AIME 2002 I · 第 12 题

Solution

Iterating $F$ we get:

$$\begin{aligned} F(z) &= \frac{z+i}{z-i}\\ F(F(z)) &= \frac{\frac{z+i}{z-i}+i}{\frac{z+i}{z-i}-i} = \frac{(z+i)+i(z-i)}{(z+i)-i(z-i)}= \frac{z+i+zi+1}{z+i-zi-1}= \frac{(z+1)(i+1)}{(z-1)(1-i)}\\ &= \frac{(z+1)(i+1)^2}{(z-1)(1^2+1^2)}= \frac{(z+1)(2i)}{(z-1)(2)}= \frac{z+1}{z-1}i\\ F(F(F(z))) &= \frac{\frac{z+1}{z-1}i+i}{\frac{z+1}{z-1}i-i} = \frac{\frac{z+1}{z-1}+1}{\frac{z+1}{z-1}-1} = \frac{(z+1)+(z-1)}{(z+1)-(z-1)} = \frac{2z}{2} = z. \end{aligned}$$ From this, it follows that $z_{k+3} = z_k$, for all $k$. Thus $z_{2002} = z_{3\cdot 667+1} = z_1 = \frac{z_0+i}{z_0-i} = \frac{(\frac{1}{137}+i)+i}{(\frac{1}{137}+i)-i}= \frac{\frac{1}{137}+2i}{\frac{1}{137}}= 1+274i.$

Thus $a+b = 1+274 = \boxed{275}$.

Solution 2 (Very Risky, only attempt if you have very little time left)

Solving for $z_{1}$, we have $\frac{\frac{1}{137}+2i}{\frac{1}{137}}=1+274i$. Notice that when we solve for $z_{2}$, the result is equal to some non-integral real and imaginary part, where the value of $a+b$ for $z_{2}$ is not equal to an integer.

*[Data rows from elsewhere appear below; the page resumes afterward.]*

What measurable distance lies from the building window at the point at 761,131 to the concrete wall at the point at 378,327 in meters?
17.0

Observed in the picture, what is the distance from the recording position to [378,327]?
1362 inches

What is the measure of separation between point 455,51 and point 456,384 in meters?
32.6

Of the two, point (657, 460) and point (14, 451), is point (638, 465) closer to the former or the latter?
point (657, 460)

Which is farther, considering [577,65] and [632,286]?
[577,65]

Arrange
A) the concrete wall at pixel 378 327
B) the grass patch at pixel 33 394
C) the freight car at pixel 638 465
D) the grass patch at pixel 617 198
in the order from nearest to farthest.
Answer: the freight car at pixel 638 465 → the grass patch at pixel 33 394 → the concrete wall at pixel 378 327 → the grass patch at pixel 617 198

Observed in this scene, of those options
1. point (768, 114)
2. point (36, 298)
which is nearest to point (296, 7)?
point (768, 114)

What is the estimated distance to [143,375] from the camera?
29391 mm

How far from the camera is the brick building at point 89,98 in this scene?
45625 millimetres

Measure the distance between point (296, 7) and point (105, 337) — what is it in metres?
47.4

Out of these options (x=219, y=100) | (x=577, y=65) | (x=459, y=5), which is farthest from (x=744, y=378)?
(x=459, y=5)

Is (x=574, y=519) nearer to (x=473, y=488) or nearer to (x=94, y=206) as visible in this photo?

Because this is an AIME problem, the answer must be an integer, so there is most likely a pattern or cycle that $z_{n}$ goes through, and because out of the first 3 terms, only one of which has an integral value for $a+b$, you can guess that the answer is likely $1+274=\boxed{275}$

~Voidling